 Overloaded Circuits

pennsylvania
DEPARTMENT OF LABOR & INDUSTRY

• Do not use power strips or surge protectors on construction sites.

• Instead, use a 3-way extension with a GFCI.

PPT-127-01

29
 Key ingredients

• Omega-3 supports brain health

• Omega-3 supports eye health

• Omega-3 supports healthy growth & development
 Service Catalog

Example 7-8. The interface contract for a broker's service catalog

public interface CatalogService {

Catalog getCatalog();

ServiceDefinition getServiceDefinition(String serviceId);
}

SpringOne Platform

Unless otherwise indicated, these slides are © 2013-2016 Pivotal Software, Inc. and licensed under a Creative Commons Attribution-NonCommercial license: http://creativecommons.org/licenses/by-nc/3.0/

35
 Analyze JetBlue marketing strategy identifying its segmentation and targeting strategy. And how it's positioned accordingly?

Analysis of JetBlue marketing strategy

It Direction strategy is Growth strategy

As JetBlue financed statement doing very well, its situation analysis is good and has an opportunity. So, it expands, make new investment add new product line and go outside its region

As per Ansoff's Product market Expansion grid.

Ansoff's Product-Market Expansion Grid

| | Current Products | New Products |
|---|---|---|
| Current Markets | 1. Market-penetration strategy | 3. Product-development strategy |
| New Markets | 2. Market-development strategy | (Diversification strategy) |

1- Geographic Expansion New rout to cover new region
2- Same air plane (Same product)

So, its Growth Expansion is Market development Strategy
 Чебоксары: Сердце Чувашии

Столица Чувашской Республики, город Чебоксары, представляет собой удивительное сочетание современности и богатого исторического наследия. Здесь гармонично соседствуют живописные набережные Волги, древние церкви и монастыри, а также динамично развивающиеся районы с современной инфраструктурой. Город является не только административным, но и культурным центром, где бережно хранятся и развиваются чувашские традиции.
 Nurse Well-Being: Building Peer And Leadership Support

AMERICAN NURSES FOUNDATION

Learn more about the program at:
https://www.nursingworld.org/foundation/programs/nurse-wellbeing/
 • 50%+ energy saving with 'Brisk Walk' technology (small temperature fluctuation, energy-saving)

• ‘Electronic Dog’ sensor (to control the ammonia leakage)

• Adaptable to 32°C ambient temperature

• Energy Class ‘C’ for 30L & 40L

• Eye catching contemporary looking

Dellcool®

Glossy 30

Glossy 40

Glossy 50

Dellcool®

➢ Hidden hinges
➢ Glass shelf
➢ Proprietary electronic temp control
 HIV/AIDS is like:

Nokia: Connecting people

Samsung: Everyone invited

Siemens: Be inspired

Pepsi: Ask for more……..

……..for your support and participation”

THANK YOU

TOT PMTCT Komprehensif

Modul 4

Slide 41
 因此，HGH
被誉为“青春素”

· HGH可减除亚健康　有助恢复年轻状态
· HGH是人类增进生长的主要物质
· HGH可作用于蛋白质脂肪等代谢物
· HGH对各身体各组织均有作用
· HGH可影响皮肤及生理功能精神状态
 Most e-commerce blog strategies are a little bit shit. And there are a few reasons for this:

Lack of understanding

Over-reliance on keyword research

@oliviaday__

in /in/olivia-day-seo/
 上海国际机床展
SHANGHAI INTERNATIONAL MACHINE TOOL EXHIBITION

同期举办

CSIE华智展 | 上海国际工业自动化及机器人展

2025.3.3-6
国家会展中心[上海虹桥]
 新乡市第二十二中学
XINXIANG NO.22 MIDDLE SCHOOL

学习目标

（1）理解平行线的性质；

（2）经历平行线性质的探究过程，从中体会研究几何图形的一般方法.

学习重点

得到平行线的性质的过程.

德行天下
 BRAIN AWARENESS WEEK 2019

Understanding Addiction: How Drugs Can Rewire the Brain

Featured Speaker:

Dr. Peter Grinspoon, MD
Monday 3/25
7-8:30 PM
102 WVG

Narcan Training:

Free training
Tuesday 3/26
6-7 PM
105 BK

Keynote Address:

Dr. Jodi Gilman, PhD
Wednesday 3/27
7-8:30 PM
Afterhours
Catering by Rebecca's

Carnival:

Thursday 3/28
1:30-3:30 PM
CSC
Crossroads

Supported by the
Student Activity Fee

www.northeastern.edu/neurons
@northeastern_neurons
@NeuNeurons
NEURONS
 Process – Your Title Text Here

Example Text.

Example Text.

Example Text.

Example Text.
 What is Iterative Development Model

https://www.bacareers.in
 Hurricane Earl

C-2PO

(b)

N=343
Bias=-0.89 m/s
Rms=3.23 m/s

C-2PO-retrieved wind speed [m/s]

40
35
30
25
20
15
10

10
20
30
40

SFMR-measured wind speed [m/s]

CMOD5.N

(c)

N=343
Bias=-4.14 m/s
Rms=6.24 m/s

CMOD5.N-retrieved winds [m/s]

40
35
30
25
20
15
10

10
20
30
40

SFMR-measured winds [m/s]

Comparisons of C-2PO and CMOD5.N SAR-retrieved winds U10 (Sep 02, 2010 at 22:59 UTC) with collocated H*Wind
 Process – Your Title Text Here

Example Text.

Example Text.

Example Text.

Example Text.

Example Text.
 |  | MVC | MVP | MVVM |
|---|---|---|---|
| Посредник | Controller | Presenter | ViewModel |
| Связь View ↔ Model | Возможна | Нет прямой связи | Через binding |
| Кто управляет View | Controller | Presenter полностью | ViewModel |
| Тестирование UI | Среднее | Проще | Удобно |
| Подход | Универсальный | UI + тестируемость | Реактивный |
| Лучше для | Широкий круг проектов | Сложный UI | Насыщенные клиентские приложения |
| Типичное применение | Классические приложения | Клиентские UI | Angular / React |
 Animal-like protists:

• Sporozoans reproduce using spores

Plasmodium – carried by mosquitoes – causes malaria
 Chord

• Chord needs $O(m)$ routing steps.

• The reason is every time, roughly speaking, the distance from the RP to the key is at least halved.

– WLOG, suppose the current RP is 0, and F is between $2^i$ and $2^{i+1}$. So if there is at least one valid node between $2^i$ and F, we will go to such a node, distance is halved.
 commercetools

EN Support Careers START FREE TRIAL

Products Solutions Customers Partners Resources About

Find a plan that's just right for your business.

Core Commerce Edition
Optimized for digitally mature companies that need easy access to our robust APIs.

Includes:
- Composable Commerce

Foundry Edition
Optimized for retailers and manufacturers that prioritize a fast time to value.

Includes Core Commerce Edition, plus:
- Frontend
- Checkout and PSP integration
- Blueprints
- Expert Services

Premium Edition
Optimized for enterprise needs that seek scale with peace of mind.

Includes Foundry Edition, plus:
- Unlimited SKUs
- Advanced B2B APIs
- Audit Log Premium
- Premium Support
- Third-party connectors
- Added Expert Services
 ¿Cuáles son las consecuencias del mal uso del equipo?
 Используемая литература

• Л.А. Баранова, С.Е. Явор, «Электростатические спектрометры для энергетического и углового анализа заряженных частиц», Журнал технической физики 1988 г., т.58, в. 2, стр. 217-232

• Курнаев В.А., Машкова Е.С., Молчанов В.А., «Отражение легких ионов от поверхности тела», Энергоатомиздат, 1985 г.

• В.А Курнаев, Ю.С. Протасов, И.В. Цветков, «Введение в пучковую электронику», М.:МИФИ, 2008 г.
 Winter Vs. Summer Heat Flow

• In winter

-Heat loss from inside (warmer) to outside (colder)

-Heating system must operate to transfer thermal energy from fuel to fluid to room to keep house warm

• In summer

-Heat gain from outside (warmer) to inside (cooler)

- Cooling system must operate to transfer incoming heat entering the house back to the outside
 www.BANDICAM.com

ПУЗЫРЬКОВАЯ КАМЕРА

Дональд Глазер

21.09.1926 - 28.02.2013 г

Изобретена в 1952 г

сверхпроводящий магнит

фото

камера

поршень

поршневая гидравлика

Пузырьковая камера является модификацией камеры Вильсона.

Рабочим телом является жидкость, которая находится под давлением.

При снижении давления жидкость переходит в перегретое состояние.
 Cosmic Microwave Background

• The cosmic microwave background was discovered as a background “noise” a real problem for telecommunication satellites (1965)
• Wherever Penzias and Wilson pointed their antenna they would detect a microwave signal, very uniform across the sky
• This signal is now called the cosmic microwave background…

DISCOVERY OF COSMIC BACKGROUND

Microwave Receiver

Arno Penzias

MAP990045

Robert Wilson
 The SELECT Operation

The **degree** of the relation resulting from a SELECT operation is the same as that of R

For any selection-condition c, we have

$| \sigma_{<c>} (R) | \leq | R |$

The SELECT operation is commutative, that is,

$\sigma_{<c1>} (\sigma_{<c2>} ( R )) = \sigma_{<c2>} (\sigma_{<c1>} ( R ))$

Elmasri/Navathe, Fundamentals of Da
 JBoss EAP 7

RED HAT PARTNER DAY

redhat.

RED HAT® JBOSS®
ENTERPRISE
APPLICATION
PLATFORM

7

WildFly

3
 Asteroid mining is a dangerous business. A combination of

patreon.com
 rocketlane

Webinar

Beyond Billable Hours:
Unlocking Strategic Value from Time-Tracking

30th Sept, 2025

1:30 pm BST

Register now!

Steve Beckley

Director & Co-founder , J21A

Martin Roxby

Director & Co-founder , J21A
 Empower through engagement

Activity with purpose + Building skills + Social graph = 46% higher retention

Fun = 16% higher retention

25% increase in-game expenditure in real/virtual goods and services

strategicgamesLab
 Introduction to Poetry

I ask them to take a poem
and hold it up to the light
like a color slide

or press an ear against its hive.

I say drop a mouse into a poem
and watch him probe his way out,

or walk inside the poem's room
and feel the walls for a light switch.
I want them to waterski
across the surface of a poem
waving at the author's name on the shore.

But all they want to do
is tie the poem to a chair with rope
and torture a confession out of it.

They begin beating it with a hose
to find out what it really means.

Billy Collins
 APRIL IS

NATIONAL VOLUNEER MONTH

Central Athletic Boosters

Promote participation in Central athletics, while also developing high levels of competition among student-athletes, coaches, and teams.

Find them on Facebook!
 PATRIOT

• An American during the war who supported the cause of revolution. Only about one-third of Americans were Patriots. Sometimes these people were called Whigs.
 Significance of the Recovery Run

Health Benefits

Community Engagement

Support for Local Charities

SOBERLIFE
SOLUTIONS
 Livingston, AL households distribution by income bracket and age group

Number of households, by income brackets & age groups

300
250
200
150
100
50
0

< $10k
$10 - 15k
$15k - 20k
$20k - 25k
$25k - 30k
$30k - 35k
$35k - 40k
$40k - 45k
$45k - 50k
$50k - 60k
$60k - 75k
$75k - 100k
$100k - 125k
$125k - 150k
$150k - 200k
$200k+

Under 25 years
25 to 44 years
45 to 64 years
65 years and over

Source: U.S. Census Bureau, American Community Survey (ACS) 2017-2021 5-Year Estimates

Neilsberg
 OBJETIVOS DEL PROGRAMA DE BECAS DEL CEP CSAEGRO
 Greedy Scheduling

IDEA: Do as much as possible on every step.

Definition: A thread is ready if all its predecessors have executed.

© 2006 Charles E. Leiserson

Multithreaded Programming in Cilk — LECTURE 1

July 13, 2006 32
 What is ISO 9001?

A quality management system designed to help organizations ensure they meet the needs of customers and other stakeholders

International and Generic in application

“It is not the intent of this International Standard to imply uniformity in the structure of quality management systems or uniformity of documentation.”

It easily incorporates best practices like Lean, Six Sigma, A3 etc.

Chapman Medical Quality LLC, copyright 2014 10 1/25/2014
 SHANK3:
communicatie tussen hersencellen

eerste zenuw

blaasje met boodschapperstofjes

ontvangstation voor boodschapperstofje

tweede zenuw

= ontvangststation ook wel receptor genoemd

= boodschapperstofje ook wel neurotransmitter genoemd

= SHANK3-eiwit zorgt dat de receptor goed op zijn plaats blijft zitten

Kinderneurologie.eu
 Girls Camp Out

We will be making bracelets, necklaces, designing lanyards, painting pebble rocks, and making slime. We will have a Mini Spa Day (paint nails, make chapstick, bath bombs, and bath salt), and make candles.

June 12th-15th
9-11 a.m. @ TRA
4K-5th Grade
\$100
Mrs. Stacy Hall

********************

• Your instructions
Look above for the line holding "and torture a confession out of it.", then set down exactly that line and every line after it up to and including the line holding "Livingston, AL households", with nothing else.

• Worked solution
and torture a confession out of it.

They begin beating it with a hose
to find out what it really means.

Billy Collins
 APRIL IS

NATIONAL VOLUNEER MONTH

Central Athletic Boosters

Promote participation in Central athletics, while also developing high levels of competition among student-athletes, coaches, and teams.

Find them on Facebook!
 PATRIOT

• An American during the war who supported the cause of revolution. Only about one-third of Americans were Patriots. Sometimes these people were called Whigs.
 Significance of the Recovery Run

Health Benefits

Community Engagement

Support for Local Charities

SOBERLIFE
SOLUTIONS
 Livingston, AL households distribution by income bracket and age group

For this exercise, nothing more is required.